Dataset records:
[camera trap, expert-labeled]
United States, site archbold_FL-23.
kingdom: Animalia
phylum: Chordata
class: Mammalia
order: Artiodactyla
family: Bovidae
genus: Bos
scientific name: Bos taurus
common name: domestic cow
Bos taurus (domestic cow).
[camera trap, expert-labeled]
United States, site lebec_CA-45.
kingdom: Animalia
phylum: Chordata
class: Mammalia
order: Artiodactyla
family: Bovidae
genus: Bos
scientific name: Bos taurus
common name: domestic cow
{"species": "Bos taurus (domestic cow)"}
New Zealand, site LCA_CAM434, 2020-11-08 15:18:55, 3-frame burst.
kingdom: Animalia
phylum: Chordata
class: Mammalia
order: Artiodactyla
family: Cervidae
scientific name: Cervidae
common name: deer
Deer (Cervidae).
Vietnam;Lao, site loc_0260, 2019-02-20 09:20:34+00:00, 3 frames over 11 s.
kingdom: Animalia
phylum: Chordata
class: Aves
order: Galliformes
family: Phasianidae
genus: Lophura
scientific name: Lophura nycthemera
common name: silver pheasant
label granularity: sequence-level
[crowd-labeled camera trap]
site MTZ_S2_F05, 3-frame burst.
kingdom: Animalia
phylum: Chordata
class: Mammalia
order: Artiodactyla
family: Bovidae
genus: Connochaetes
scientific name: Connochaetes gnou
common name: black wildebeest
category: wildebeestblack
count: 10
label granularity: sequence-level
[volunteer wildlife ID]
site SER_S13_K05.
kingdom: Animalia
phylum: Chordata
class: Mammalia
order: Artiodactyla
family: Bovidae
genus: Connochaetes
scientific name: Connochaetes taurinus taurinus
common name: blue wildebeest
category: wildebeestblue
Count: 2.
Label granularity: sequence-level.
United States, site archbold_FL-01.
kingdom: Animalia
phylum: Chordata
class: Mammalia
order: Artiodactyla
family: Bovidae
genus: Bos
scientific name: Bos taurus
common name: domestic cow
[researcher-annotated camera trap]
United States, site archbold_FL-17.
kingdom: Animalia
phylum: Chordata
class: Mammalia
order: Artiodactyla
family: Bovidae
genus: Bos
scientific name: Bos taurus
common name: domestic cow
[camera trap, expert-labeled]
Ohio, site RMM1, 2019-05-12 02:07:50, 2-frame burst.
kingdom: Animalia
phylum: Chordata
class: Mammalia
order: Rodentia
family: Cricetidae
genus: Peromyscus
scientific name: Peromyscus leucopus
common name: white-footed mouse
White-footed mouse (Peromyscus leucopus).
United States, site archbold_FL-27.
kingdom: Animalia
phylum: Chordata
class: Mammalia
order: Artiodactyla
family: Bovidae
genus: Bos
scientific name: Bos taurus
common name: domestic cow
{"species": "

Exercise details
Return, word for word, the lines of the data above from the line with "Vietnam;Lao, site loc_0260, 2019-02-20" through the line with "[crowd-labeled camera trap]", inclusive.

Solution to this problem
Vietnam;Lao, site loc_0260, 2019-02-20 09:20:34+00:00, 3 frames over 11 s.
kingdom: Animalia
phylum: Chordata
class: Aves
order: Galliformes
family: Phasianidae
genus: Lophura
scientific name: Lophura nycthemera
common name: silver pheasant
label granularity: sequence-level
[crowd-labeled camera trap]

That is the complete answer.